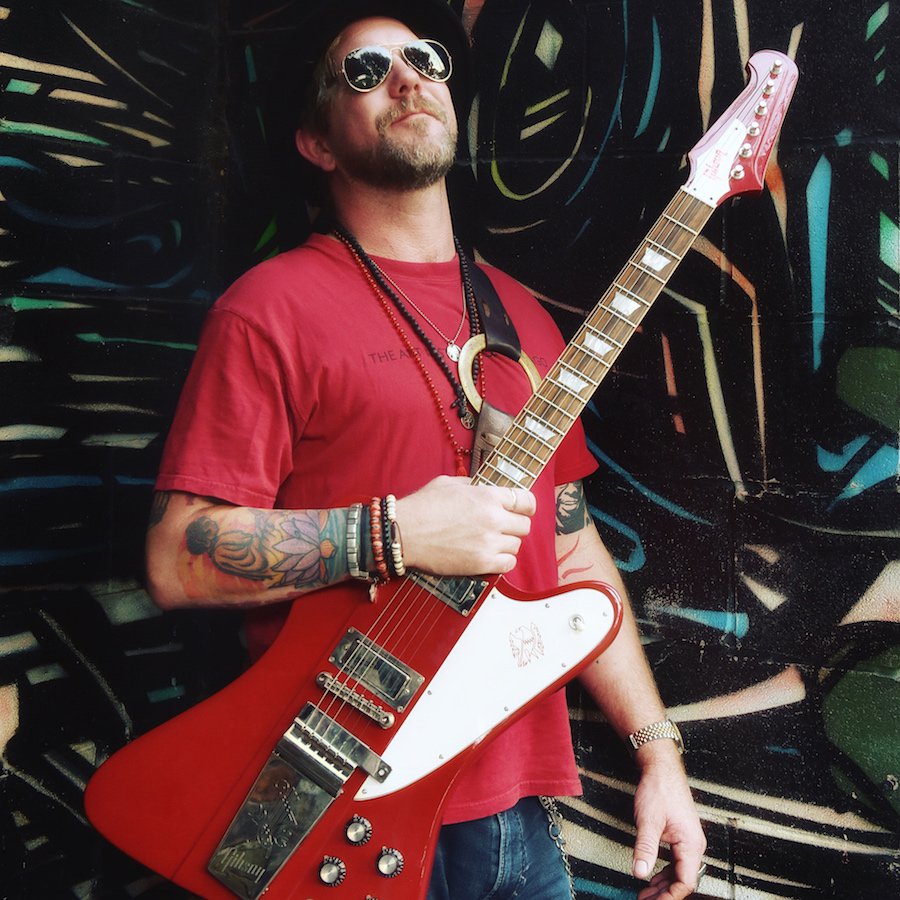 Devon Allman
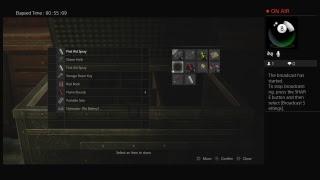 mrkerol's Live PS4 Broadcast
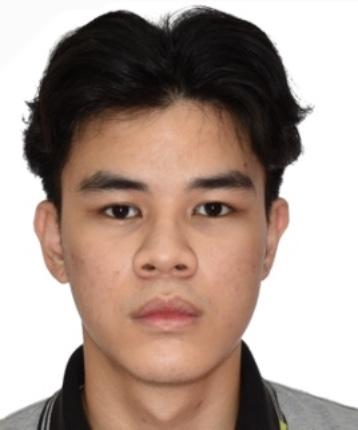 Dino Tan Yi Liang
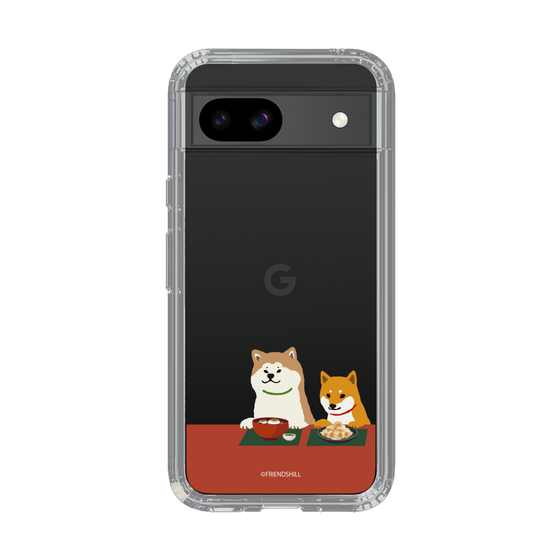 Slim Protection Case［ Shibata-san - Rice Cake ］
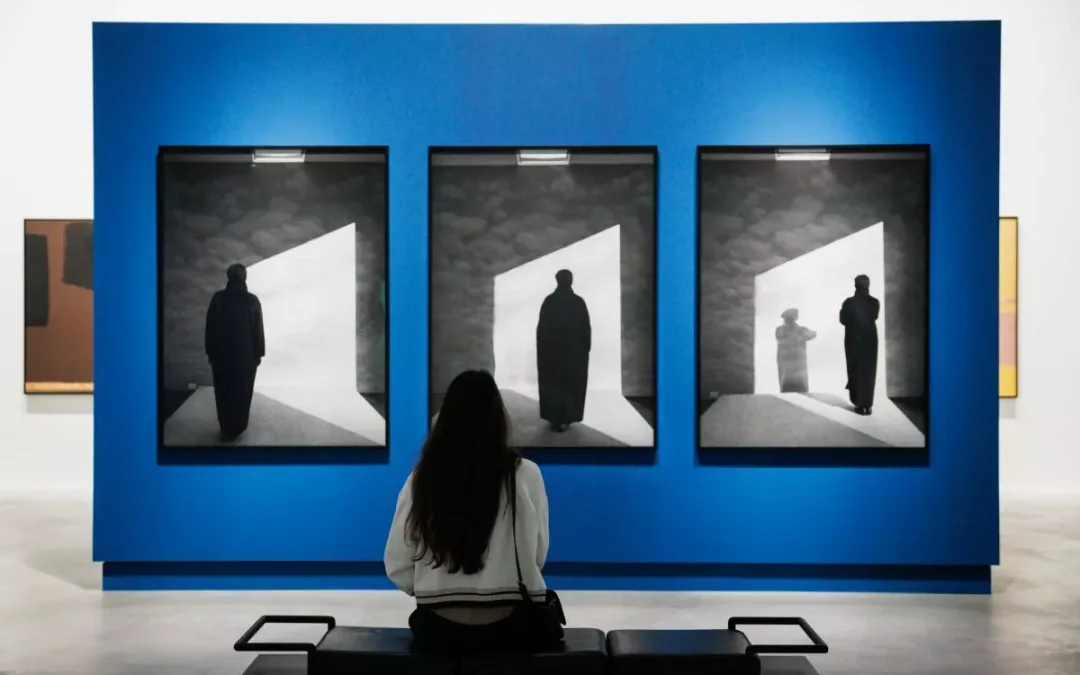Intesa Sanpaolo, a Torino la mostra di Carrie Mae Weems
::::
→ Job
Reproduce the caption text of every row above verbatim, one row per line, and omit the pictures.

→ Worked solution
 Devon Allman
 mrkerol's Live PS4 Broadcast
 Dino Tan Yi Liang
 Slim Protection Case［ Shibata-san - Rice Cake ］
Intesa Sanpaolo, a Torino la mostra di Carrie Mae Weems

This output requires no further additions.